I’ll post more on this topic later – until then, a couple of readings for you to refer to:
McCracken, L. M. (2007). A Contextual Analysis of Attention to Chronic Pain: What the Patient Does With Their Pain Might Be More Important Than Their Awareness or Vigilance Alone. Journal of Pain, 8(3), 230-236.
McCracken, L. M., & Samuel, V. M. (2007). The role of avoidance, pacing, and other activity patterns in chronic pain. Pain Vol 130(1-2) Jul 2007, 119-125.

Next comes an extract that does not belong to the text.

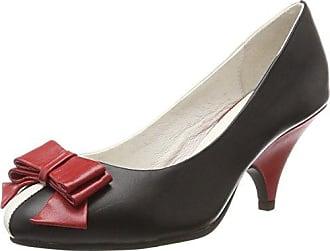 Elsa, Zapatos de Tacón con Punta Cerrada para Mujer, Rojo (Red/Cream 4), 38 EU Lola Ramona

McCracken, L. M., & Yang, S.-Y. (2006). The role of values in a contextual cognitive-behavioral approach to chronic pain. Pain Vol 123(1-2) Jul 2006, 137-145.
And – a really good website on Acceptance and Commitment Therapy.
This is an awesome repository of knowledge on ACT, including specific areas referring to pain management.
A book well worth considering, developed for people with pain but great for therapists, is Living beyond your pain: Using Acceptance and Commitment Therapy to ease chronic pain by Dahl and Lundgren.